To each VNID value we associate an IP multicast group address.
VXLAN on Nexus 9k in NX-OS mode
Cisco Nexus 9000 switches process VXLAN packets – in encapsulation and de-encapsulation- at line rate because the VXLAN function in the nexus 9k is hardware-based. This means that there are no CPU cycles lost processing VXLAN packets.
Packet forwarding behaviour when the MAC address and the remote VTEP are known
A unicast tunnel is used between an initiating VTEP and a destination VTEP when a MAC address that we want to reach is known to our host (i.e. in its ARP table).

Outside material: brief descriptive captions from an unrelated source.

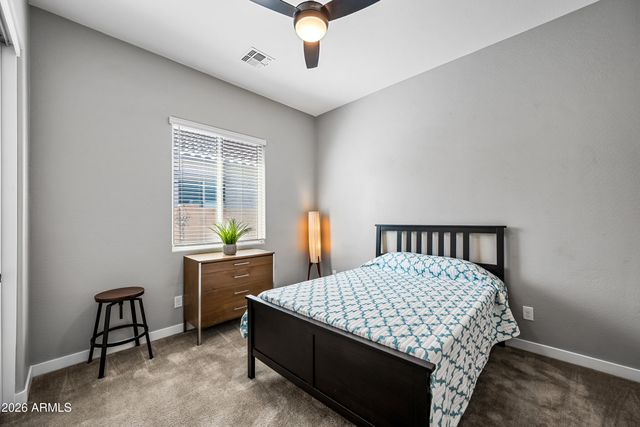 14644 W CORRINE Drive, Surprise, AZ 85379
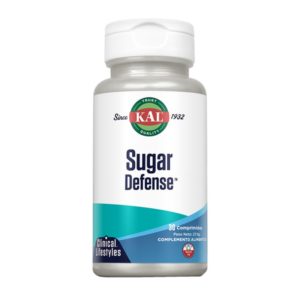 img-producto-sugar-defense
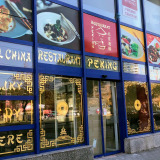 Peking Restauracia Trnavska c.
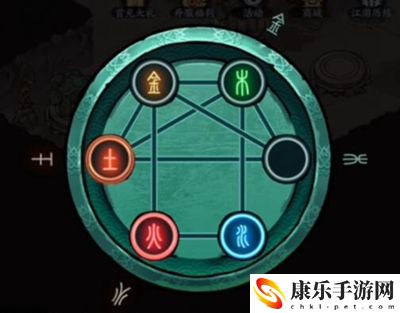 方寸对决机器人红伞解密怎么解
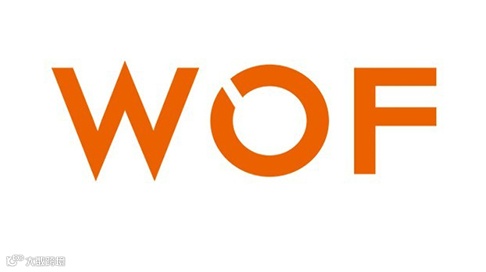 2025中国（温州）国际眼镜业展览会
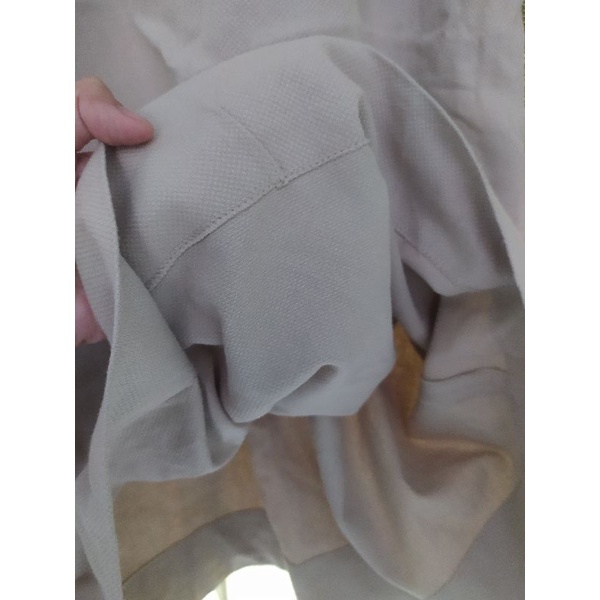 Đầm free size dưới 60kg hàng si tuyển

Packet forwarding behaviour when the destination MAC address is not known
A multicast tunnel is used between all VTEPs belonging to the same IP multicast group, when a MAC address we want to reach is unknown. In other words, the VXLAN flow reaches all VTEPs that joined the IP multicast group that is assigned to the VNID value.
We know that nodes that joined an IP multicast group all receive the multicast-forwarded packets. However, we note here that not all of them will process the received packet. In fact they process it only when the observed VNID is equal to the VNID of their local VXLAN segment.
VXLAN and ECMP
Since VXLAN leverages the underlay network, it can benefit from Equal Cost Multi Path routing mechanism. ECMP offers also link load-sharing technique. these benefits means that we have IP path choice where multiple network paths are going to be used for traffic forwarding. This whole thing is not available with VLANs, where we run the spanning-tree protocol and focus on the added features from its different versions like RSTP or MST.

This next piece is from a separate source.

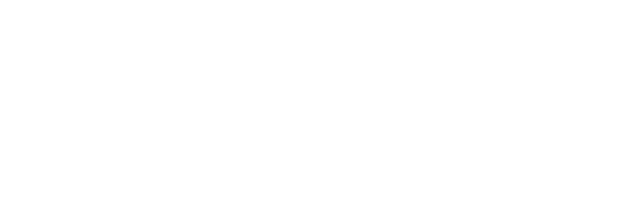 Rowan Creates - Rowan Arts Council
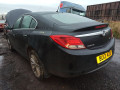 форсунка Opel Insignia 1 поколение (A) [рестайлинг] 2013, 2.0 л., МКПП, хетчбэк 5 дв., 55566050 - фото №13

VXLAN on Nexus 9k in ACI mode
VXLAN in the Cisco ACI fabric is different from the VXLAN implementation with NX-OS software.
- In ACI, VXLAN works in IRB mode.
- At the ingress leaf, usually the endpoint generates traffic that is encapsulated in VLANs (some endpoints support VXLAN and NVGRE too!). The ACI fabric leaf:
- encapsulates the ingress frame in a Cisco VXLAN packet that contains both UDP and VXLAN headers. The VXLAN header includes the right VNI (there is a VNI-to-VLAN mapping on each fabric leaf).
- encapsulates the VXLAN packet into an IP packet
- routes the packet to the destination VTEP using the IS-IS underlay network.
- At the leaf egress, the packet is decapsulated from the Cisco VXLAN header and encapsulated into a VLAN frame (or whichever the encapsulation at the endpoint is).